>> Start RECORDS TO PROCESS
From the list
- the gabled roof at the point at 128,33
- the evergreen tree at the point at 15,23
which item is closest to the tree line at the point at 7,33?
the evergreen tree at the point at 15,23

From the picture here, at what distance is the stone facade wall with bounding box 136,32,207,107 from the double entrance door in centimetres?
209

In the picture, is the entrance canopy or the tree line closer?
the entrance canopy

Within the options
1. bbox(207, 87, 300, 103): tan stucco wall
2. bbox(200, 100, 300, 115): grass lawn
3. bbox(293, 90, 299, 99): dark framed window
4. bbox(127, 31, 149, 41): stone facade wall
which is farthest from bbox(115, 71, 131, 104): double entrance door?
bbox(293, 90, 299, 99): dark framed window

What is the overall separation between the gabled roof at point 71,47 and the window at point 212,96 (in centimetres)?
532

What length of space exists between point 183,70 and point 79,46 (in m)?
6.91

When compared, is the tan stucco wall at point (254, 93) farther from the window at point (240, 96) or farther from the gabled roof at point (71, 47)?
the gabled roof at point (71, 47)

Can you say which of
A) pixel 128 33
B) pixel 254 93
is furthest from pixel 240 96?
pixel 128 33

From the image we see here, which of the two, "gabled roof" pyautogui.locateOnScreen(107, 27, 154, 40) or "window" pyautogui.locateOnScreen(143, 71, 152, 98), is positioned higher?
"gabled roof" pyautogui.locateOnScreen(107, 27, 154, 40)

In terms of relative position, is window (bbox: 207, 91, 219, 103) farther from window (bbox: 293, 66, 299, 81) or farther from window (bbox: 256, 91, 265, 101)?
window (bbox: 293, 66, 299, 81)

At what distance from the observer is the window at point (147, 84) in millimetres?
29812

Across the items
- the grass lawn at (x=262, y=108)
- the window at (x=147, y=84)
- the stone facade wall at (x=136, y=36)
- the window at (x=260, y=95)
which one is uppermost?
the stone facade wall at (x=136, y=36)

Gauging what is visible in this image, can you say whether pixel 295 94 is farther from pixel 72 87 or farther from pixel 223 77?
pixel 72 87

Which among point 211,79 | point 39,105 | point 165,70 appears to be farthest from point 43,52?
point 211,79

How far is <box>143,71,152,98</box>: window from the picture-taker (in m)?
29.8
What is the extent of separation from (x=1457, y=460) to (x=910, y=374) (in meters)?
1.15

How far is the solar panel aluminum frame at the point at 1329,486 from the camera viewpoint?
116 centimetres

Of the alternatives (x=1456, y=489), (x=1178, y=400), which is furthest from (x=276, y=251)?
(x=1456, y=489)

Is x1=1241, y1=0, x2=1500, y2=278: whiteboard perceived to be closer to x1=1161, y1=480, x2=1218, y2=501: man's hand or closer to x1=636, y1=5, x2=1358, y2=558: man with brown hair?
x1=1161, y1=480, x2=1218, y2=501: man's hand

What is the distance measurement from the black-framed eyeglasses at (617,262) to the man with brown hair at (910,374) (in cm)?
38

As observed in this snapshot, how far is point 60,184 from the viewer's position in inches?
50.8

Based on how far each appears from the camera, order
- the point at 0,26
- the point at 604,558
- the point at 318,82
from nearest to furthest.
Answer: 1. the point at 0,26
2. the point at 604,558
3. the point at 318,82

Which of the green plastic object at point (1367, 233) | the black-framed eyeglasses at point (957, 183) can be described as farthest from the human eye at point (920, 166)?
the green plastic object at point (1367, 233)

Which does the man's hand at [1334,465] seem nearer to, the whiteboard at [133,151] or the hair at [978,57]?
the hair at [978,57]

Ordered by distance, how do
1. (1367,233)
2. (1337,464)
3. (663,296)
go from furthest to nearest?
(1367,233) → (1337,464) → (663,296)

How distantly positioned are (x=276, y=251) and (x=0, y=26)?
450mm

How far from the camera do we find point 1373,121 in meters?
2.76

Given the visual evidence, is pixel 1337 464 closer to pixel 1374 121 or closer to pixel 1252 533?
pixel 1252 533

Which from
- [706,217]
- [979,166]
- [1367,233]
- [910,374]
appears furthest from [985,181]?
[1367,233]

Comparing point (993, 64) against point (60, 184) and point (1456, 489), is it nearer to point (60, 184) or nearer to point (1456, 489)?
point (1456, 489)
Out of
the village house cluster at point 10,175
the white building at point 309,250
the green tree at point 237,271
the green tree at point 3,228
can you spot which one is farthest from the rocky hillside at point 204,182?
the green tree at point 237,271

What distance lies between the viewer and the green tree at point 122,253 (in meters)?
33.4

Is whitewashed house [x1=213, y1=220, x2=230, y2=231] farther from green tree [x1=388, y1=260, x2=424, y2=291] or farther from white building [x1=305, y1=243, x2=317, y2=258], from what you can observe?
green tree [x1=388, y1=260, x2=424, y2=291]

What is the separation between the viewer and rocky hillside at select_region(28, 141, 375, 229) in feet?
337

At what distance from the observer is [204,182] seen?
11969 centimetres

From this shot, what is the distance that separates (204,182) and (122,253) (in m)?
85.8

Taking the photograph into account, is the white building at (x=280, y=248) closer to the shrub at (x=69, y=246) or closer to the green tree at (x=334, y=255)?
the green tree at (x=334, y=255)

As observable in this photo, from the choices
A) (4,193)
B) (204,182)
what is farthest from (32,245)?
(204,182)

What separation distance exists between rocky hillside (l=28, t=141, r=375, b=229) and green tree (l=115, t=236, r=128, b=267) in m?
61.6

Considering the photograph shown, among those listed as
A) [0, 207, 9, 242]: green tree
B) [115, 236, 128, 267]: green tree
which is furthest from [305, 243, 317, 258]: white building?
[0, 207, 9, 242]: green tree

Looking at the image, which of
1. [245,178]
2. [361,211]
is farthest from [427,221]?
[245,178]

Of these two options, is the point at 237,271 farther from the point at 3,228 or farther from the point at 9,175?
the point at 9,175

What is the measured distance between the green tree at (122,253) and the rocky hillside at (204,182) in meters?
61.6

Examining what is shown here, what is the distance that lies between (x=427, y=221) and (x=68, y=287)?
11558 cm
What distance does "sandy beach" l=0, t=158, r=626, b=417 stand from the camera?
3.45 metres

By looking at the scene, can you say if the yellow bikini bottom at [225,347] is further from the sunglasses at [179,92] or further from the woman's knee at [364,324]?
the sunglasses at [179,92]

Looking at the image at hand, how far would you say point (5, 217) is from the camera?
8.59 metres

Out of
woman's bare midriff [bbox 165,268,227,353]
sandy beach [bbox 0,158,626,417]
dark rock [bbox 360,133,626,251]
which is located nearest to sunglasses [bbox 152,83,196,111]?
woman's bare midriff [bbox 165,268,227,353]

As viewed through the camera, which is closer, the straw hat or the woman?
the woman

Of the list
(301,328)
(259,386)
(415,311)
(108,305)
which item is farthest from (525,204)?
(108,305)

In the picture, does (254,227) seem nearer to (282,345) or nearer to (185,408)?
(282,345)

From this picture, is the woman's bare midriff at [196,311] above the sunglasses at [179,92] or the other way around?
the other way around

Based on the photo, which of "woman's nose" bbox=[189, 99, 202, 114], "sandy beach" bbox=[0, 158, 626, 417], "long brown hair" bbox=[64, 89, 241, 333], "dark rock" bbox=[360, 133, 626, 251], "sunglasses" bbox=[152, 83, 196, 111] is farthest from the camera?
>> End RECORDS TO PROCESS
◆ REQUIRED TASK
Please set down, word for word, the lines of the items beginning at the line that has "What is the separation" and stopping after the line that has "3.45 metres".

◆ CORRECT RESULT
What is the separation between the viewer and rocky hillside at select_region(28, 141, 375, 229) in feet?
337

At what distance from the observer is [204,182] seen?
11969 centimetres

From this shot, what is the distance that separates (204,182) and (122,253) (in m)?
85.8

Taking the photograph into account, is the white building at (x=280, y=248) closer to the shrub at (x=69, y=246) or closer to the green tree at (x=334, y=255)?
the green tree at (x=334, y=255)

As observable in this photo, from the choices
A) (4,193)
B) (204,182)
what is farthest from (32,245)?
(204,182)

What separation distance exists between rocky hillside (l=28, t=141, r=375, b=229) and green tree (l=115, t=236, r=128, b=267) in m?
61.6

Considering the photograph shown, among those listed as
A) [0, 207, 9, 242]: green tree
B) [115, 236, 128, 267]: green tree
which is furthest from [305, 243, 317, 258]: white building?
[0, 207, 9, 242]: green tree

Looking at the image, which of
1. [245,178]
2. [361,211]
is farthest from [427,221]?
[245,178]

Of these two options, is the point at 237,271 farther from the point at 3,228 or farther from the point at 9,175?
the point at 9,175

What is the measured distance between the green tree at (122,253) and the rocky hillside at (204,182) in meters?
61.6

Examining what is shown here, what is the distance that lies between (x=427, y=221) and (x=68, y=287)?
11558 cm
What distance does "sandy beach" l=0, t=158, r=626, b=417 stand from the camera?
3.45 metres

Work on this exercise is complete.